> EXERCISE INPUT

──────────────────────────────

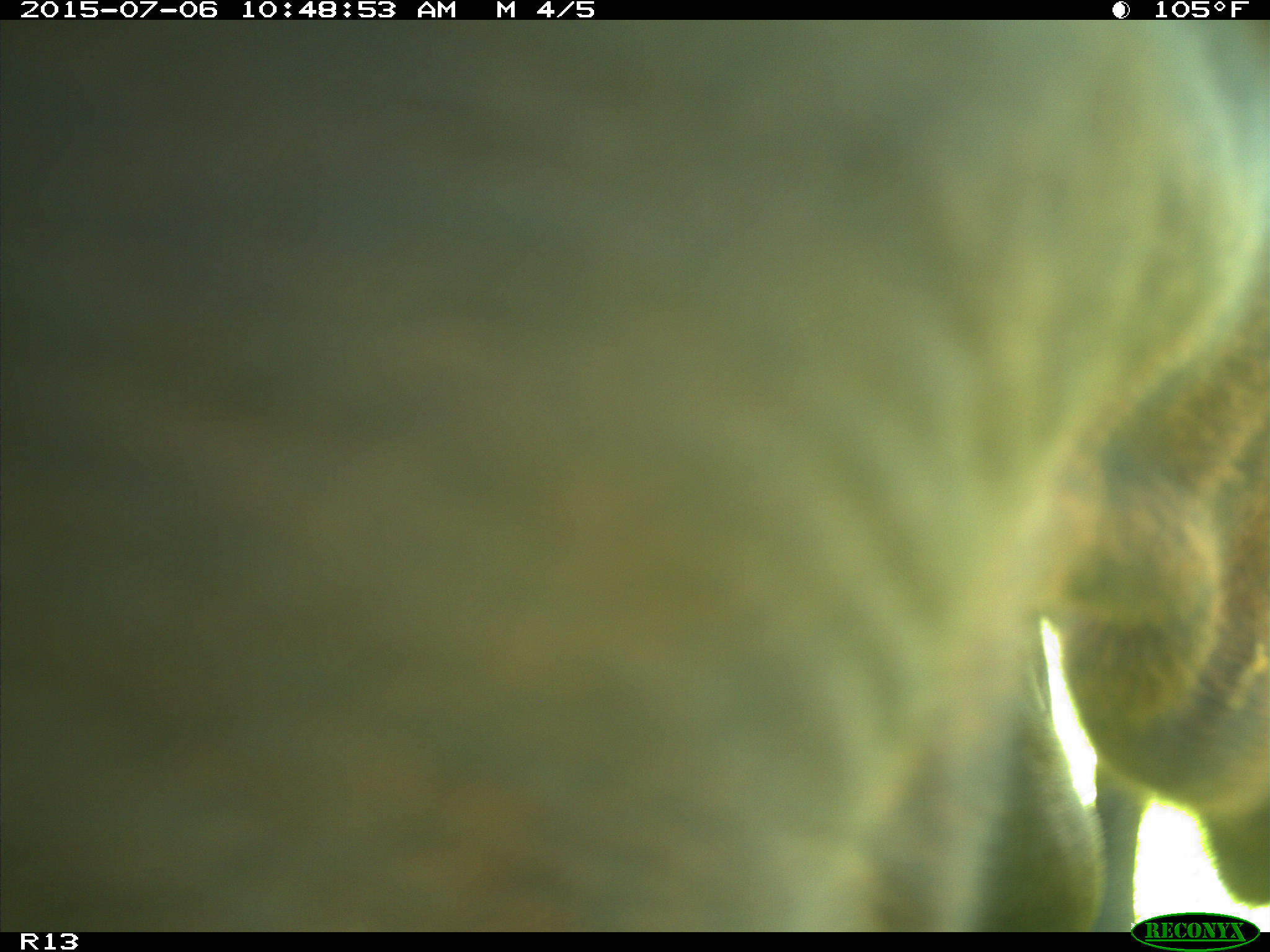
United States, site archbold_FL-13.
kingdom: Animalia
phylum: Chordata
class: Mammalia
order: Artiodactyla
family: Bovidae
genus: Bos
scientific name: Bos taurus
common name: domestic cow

──────────────────────────────

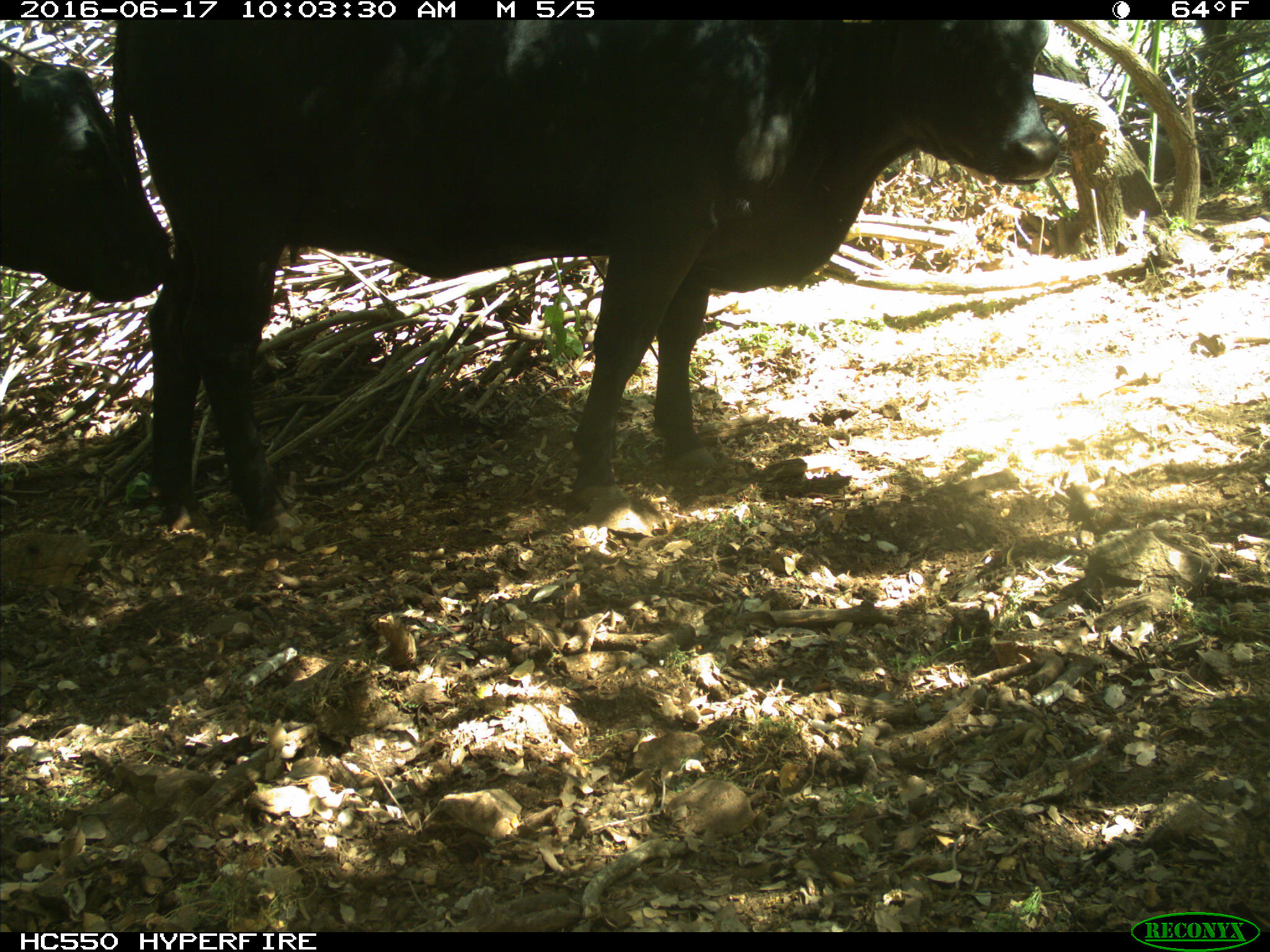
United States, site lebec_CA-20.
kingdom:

──────────────────────────────

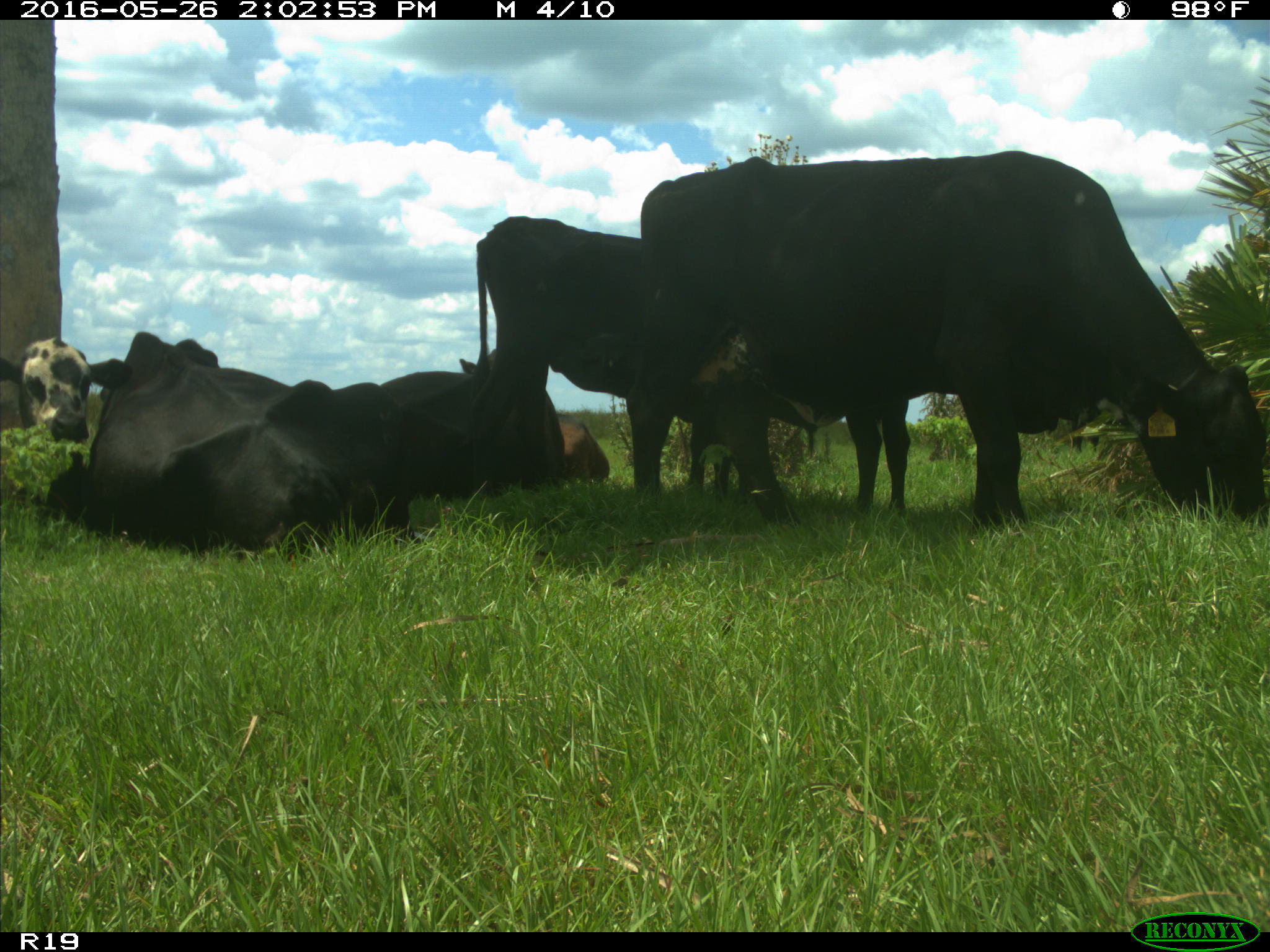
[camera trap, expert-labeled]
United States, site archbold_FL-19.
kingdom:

──────────────────────────────

> WORK TO COMPLETE
Taking the entries above, restate exactly those lines that fall between the line with "United States, site archbold_FL-13." and the line with "common name: domestic cow", keeping both of those lines too.

> ANSWER TO THE PROBLEM
United States, site archbold_FL-13.
kingdom: Animalia
phylum: Chordata
class: Mammalia
order: Artiodactyla
family: Bovidae
genus: Bos
scientific name: Bos taurus
common name: domestic cow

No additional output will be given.